Monday, January 03, 2005

Adolescence/Puberty?

Adolescence/Puberty, I have not yet distinguished the exact difference in meaning between the two words, I think they are identical in meaning, and the worst thing is that at the moment I just couldn't be bothered to find out!

What is SLEEP to do with PUBERTY?

I have read this amazing article in Apple Daily Today, it is a summary of an English Scientific finding...it simply says that if one has problems going to bed early and likes going to bed late, then having problems getting up early in the morning, it means that one has not passed the stage of puberty. Since the implication of finding was that once one passes adolescence, one will want to go to bed early and have a very regular sleeping pattern. I couldn't help but wonder, perhaps I still havent finished growing~ (but I am already 21?) that's why I can't help sleeping late and getting up late??? I must tell Kai about this. "HEY, GUESS WHAT? WE ARE STILL GROWING!!!"

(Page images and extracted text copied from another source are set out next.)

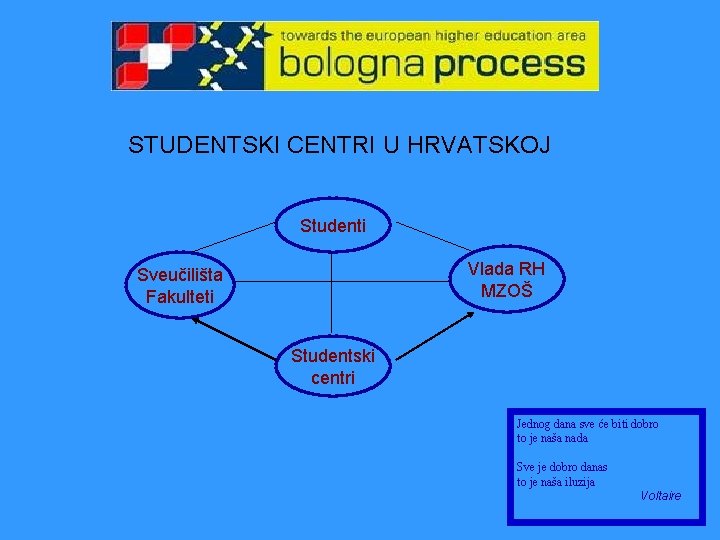 towards the european higher education area
bologna process

STUDENTSKI CENTRI U HRVATSKOJ

Studenti

Sveučilišta
Fakulteti

Vlada RH
MZOŠ

Studentski
centri

Jednog dana sve će biti dobro
to je naša nada

Sve je dobro danas
to je naša iluzija

Voltaire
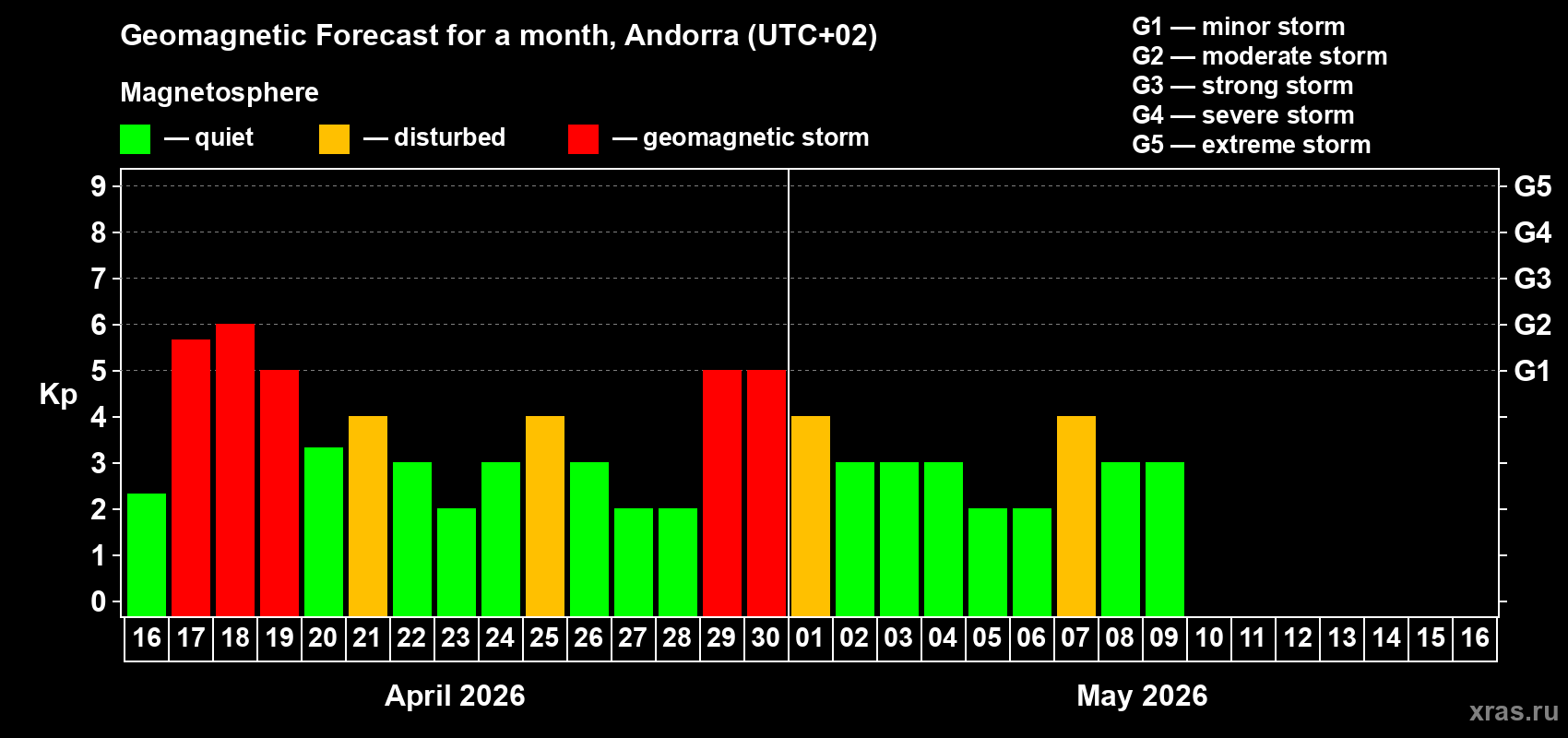 Geomagnetic Forecast for a month, Andorra (UTC+02)

Magnetosphere

— quiet — disturbed — geomagnetic storm

G1 — minor storm
G2 — moderate storm
G3 — strong storm
G4 — severe storm
G5 — extreme storm

Kp

9
8
7
6
5
4
3
2
1
0

G5
G4
G3
G2
G1

16 17 18 19 20 21 22 23 24 25 26 27 28 29 30 01 02 03 04 05 06 07 08 09 10 11 12 13 14 15 16

April 2026

May 2026

xras.ru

OK, This might also explain that I am not mature enough to deal with all these issues with life! (work...I am not coping!) Perhaps looking on the good side, it means that there are still rooms for me to grow! But at the moment, I am annoyed with myself for being so easily distracted (I think I have attention deficit disorder, or some kind of concentration problem). I do not want to but I am wasting time! I really thought I have got through my depression, but why I still can't get my motivation level up? Am I just lazy? I must engage myself with some form of mentally exhausting activity from now on, to keep myself busy and stop thinking too many irrelevant things.

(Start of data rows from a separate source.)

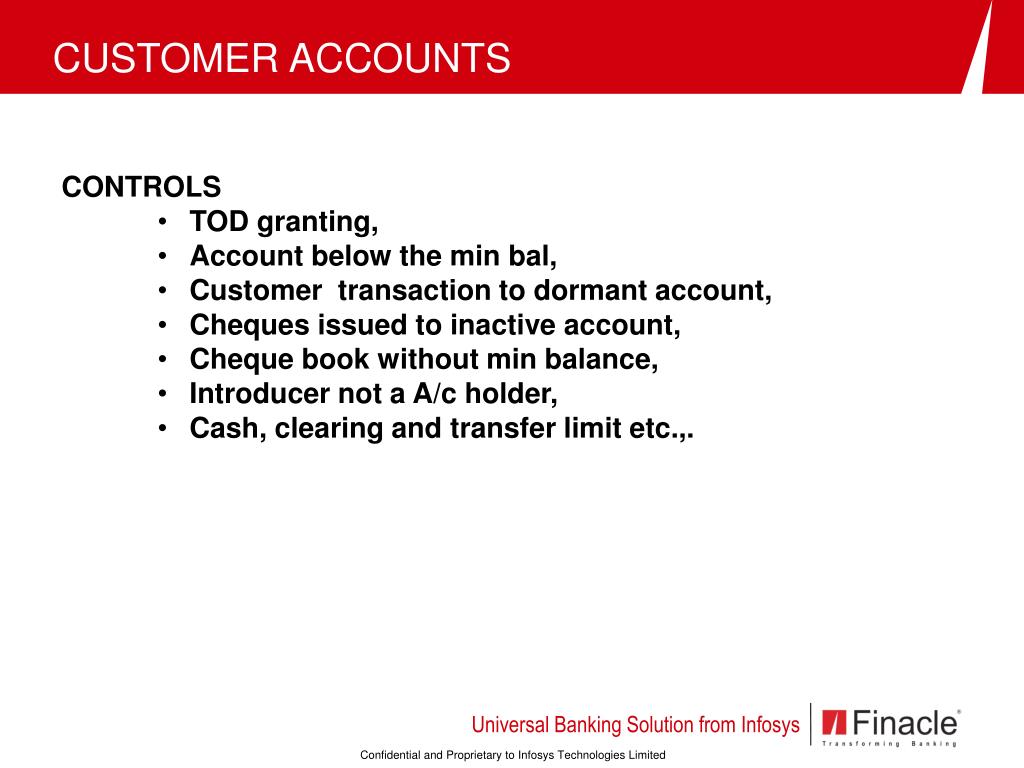 CUSTOMER ACCOUNTS

CONTROLS
• TOD granting,
• Account below the min bal,
• Customer transaction to dormant account,
• Cheques issued to inactive account,
• Cheque book without min balance,
• Introducer not a A/c holder,
• Cash, clearing and transfer limit etc.,.

Universal Banking Solution from Infosys

Finacle®
Transforming Banking

Confidential and Proprietary to Infosys Technologies Limited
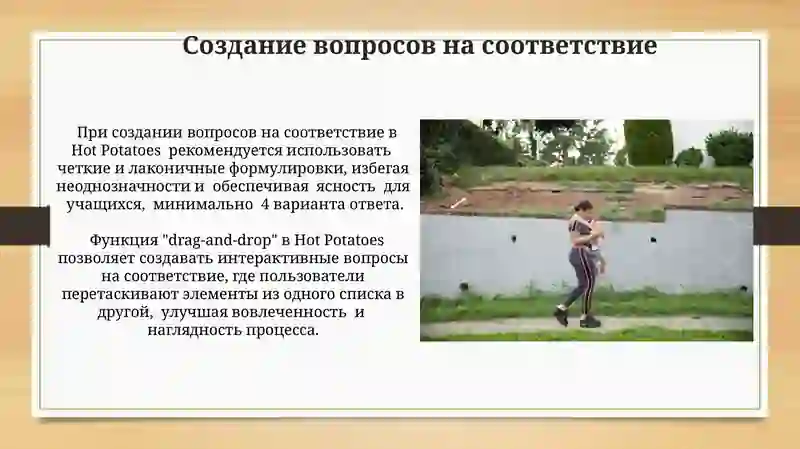 Создание вопросов на соответствие

При создании вопросов на соответствие в Hot Potatoes рекомендуется использовать четкие и лаконичные формулировки, избегая неоднозначности и обеспечивая ясность для учащихся, минимально 4 варианта ответа.

Функция "drag-and-drop" в Hot Potatoes позволяет создавать интерактивные вопросы на соответствие, где пользователи перетаскивают элементы из одного списка в другой, улучшая вовлеченность и наглядность процесса.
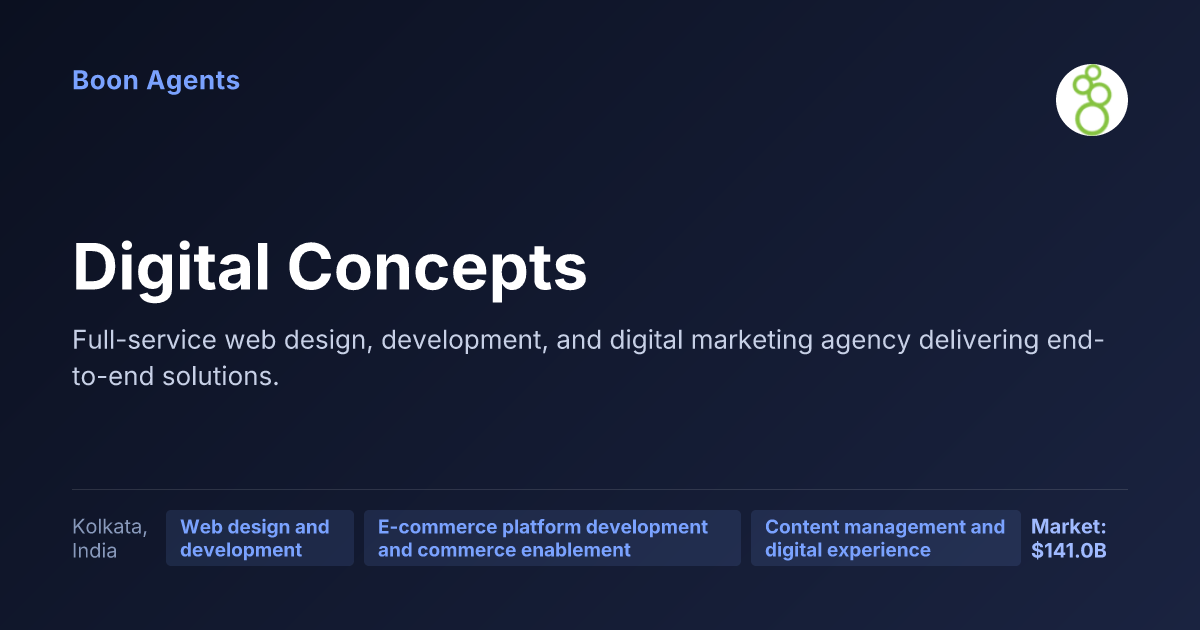 Boon Agents

Digital Concepts

Full-service web design, development, and digital marketing agency delivering end-to-end solutions.

Kolkata, India

Web design and development

E-commerce platform development and commerce enablement

Content management and digital experience

Market: $141.0B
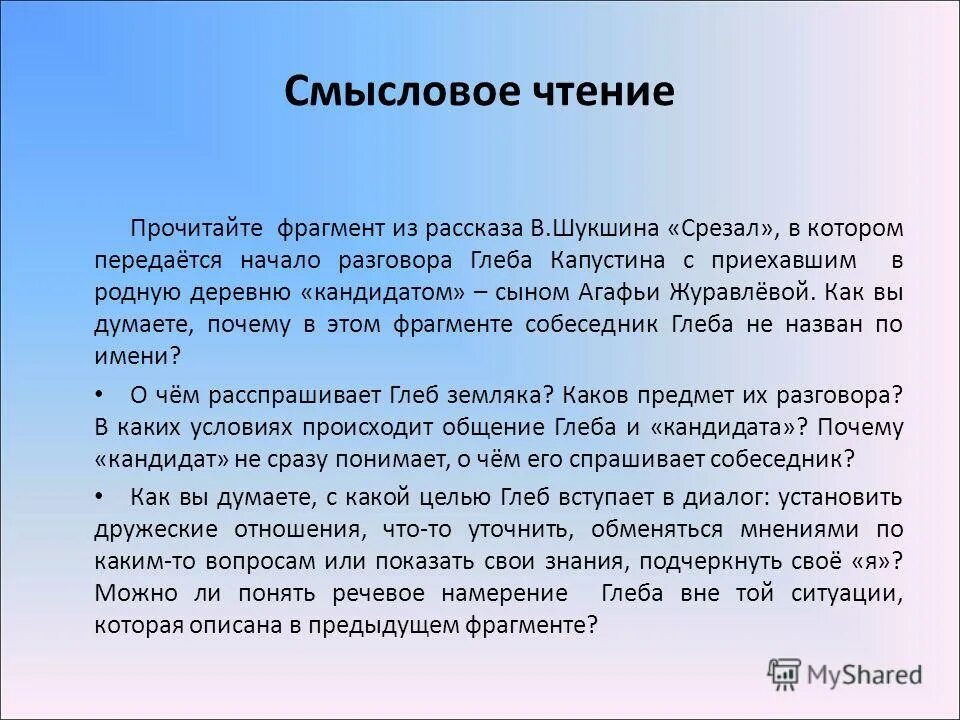 Смысловое чтение

Прочитайте фрагмент из рассказа В.Шукшина «Срезал», в котором передаётся начало разговора Глеба Капустина с приехавшим в родную деревню «кандидатом» – сыном Агафьи Журавлёвой. Как вы думаете, почему в этом фрагменте собеседник Глеба не назван по имени?

• О чём расспрашивает Глеб земляка? Каков предмет их разговора? В каких условиях происходит общение Глеба и «кандидата»? Почему «кандидат» не сразу понимает, о чём его спрашивает собеседник?

• Как вы думаете, с какой целью Глеб вступает в диалог: установить дружеские отношения, что-то уточнить, обменяться мнениями по каким-то вопросам или показать свои знания, подчеркнуть своё «я»? Можно ли понять речевое намерение Глеба вне той ситуации, которая описана в предыдущем фрагменте?

MyShared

Otherwise, I felt happy being able to talk to my family today. My brother is just becoming more and more handsome, now there are gals after him! Haha, as a sister, I feel pretty proud~~
I was expecting a great told-off from mum 'cos of my crazy xmas shopping, but in fact, she did not scold me, it seemed that she understood how unhappy I was during the past month, and I was surprised! She also told me to see doctor if I feel anything wrong with my body, and asked if I have been going to the gym. She said that health is the most important assets. I felt so touched, and that I believe my family loves me the way I am, and that their love for me is unconditional. They have clothed me, fed me, educated me (which seriously has costed a lot in these few years). But I worry that what if I cannot cope here even I have done my best, will I fail their hopes and becoming a burden for them?

How I wish I could just be a machine and work all the time, that's why I really admire people who work hard...like my darling, who could be so single-minded, and not so easily distracted. He is destined for great things. Somehow, I just feel that I still have a long way to go, to learn how to focus. Will I ever get there? Surely people will say ,"You will get there eventually. (You will just need to believe that you can do it.)" While I could put myself out there and try really hard, I cannot help having doubts about what if I fail to achieve that? Does that mean I am a worthless piece of shit? While we know that we are the product of our gene and environment, and I think I have inherited some LAZY or LAID BACK genes...I just hope the environment could be so influential that it would pull me away from my laziness.

Today I finished watching Sex and The City Season 4...

1 comment:

Anonymous said...

hmm... Ohhh that way the entire population of my university is "young"... coz here.. the people sleep at 4 ... 5... 6.. 7 !!

Anyways... nothing else i guess to say here.. hehe.. gosshh.. am I going mad or something.. its 6:42 AM here.. and I can't believe I am still reading... !!